Attento Papa Francesco! Qualcuno lavora per far fallire il Sinodo

Spero di sbagliarmi ma ho l’impressione che qualcuno, fuori e dentro la Chiesa, lavori per far fallire il Sinodo sulla Famiglia convocato da Papa Francesco. Con l’avvicinarsi dell’apertura della terza assemblea generale straordinaria, prevista da 5 al 19 ottobre prossimi in Vaticano, il sistema mediatico si è letteralmente scatenato per fare previsioni sull’esito dell’importante appuntamento che vedrà la partecipazione di 253 persone tra cardinali, vescovi e laici: tra questi ultimi anche 14 coppie di sposi.

D’altronde basta leggere i giornali di questi giorni per capire che la stampa laica non ha colto il significato e l’importanza storica del Sinodo; termine che proviene dal greco “syn-hodos” che significa riunione, convegno. Il significato originario della parola, “camminare insieme”, esprime molto bene l’intima essenza del Sinodo quale strumento della collegialità episcopale. Nulla di tutto ciò, però, appare sui giornali dove il Sinodo viene presentato alla stregua di un dibattito in Parlamento tra opposte fazioni che si fronteggiano, anche a colpi bassi, con l’obiettivo di far prevalere la propria posizione.

Non è svilito soltanto il significato del Sinodo ma anche i temi che in esso saranno trattati. L’attenzione sarà dedicata alle sfide pastorali della famiglia nel contesto dell’evangelizzazione, così come chiesto direttamente dal Pontefice. Tuttavia, ciò non significa che il Sinodo si occuperà solo e soltanto di matrimoni gay e di comunione ai divorziati risposati. Il centro è la pastorale della famiglia ossia il rapporto tra Chiesa e famiglia, intesa come istituzione positiva all’interno della società. Oggi che la famiglia è tanto bistrattata e abbandonata, c’è la comunità cristiana che indica un percorso ed una strada da seguire.

Nessuno però pare intenzionato ad incamminarsi. Ed allora leggiamo quotidianamente interviste a vescovi e cardinali che si dividono soprattutto sul punto controverso dei sacramenti ai risposati. Ricordiamo che fu il cardinale tedesco Kasper, lo scorso febbraio, a ipotizzare la concessione dei sacramenti ai divorziati risposati. Alcuni cardinali sono intervenuti pubblicamente per confutare la tesi di Kasper e per difendere la dottrina sul matrimonio. Una posizione che è diventata anche un libro che uscirà il primo ottobre, ossia poco prima dell’apertura del Sinodo. “Il nostro è un contributo al dibattito. Voglio avere la libertà di dire come la penso”, si è difeso il cardinale De Paolis intervistato da Paolo Rodari per La Repubblica.

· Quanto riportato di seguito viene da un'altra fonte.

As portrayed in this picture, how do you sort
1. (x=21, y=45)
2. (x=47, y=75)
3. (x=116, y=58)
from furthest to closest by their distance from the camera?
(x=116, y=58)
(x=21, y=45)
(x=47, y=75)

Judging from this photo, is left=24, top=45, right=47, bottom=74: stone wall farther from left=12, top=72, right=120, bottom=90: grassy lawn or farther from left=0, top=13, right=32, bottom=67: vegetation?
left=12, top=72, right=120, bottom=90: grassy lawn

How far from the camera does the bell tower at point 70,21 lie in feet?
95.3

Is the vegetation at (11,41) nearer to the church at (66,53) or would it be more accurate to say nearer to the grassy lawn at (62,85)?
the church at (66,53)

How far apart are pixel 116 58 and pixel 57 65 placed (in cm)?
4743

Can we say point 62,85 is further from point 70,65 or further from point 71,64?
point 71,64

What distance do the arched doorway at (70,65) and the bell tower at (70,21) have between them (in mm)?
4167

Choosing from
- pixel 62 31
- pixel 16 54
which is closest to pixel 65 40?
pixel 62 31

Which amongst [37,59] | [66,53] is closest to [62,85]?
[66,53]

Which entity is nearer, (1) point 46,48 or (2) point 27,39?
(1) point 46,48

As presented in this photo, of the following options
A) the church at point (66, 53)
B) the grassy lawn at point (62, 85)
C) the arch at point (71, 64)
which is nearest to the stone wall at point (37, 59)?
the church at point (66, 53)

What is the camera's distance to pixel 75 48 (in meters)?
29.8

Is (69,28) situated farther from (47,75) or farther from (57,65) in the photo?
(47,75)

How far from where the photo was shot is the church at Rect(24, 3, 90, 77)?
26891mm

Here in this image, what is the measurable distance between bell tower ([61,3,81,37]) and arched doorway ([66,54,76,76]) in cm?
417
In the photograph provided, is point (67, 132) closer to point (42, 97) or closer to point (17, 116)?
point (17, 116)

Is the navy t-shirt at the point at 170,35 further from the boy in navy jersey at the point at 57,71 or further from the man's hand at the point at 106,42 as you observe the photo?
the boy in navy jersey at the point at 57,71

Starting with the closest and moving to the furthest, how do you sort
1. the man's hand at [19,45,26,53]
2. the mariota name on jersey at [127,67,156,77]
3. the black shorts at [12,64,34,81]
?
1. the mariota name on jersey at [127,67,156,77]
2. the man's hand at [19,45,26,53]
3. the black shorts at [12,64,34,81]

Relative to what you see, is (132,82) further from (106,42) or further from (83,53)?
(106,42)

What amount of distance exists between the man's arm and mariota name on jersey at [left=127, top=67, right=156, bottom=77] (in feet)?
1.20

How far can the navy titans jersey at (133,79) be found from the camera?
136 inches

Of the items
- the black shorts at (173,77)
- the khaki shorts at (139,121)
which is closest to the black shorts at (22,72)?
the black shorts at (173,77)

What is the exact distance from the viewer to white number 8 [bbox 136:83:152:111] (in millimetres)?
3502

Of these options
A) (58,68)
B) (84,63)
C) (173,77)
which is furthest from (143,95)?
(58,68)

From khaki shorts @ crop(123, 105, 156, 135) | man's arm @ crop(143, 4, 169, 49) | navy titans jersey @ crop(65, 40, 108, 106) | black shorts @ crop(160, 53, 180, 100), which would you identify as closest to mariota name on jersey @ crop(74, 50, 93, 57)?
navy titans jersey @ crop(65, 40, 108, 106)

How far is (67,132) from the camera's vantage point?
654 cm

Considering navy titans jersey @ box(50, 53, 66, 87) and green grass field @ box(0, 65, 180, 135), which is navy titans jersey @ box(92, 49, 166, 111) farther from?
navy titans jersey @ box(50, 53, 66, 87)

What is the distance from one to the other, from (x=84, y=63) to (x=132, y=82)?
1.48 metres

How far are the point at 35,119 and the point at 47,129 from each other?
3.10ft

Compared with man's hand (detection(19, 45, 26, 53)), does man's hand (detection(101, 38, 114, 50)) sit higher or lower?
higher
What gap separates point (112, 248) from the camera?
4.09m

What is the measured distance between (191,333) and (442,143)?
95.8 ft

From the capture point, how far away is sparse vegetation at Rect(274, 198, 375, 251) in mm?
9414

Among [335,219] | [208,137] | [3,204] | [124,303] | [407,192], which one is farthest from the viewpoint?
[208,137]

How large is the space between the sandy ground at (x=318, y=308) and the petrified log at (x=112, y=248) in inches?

La stampa progressista ci sta mettendo del suo ma è evidente che anche uomini di Chiesa si sono fatti trascinare nel vortice mediatico. Tanto è vero che lo stesso Papa Francesco è intervenuto la scorsa settimana per lanciare un messaggio molto chiaro e per bloccare le polemiche: “Pur custodendo gelosamente la passione per la verità, non sprecate energie per contrapporsi e scontrarsi ma per costruire e amare”. Il Papa parlava ai nuovi vescovi ma è stato l’Osservatore Romano a definirlo un discorso importante e programmatico in vista del Sinodo.

Aperture e chiusure che, per Marcello Veneziani, nascondono l’incapacità della Chiesa di affrontare e risolvere gli antichi tabù sul sesso e quindi sulle convivenze, sui gay e sui divorziati. Sarà anche questo ma credo che, nel caso del Sinodo e non solo, c’è il tentativo di strumentalizzare l’azione e il messaggio di Papa Francesco da parte del mondo laicista e progressista che vuole abbattere le frontiere della morale cattolica giudicata troppo intransigente.

Credo che non sia un buon servizio alla Chiesa e alla società tirare per la tonaca il Pontefice e svilire la tematica della famiglia che deve tornare ad essere elemento centrale nella vita della Chiesa e della società, soprattutto in questo momento di crisi economica dove la povertà aumenta ed anche il disagio delle famiglie.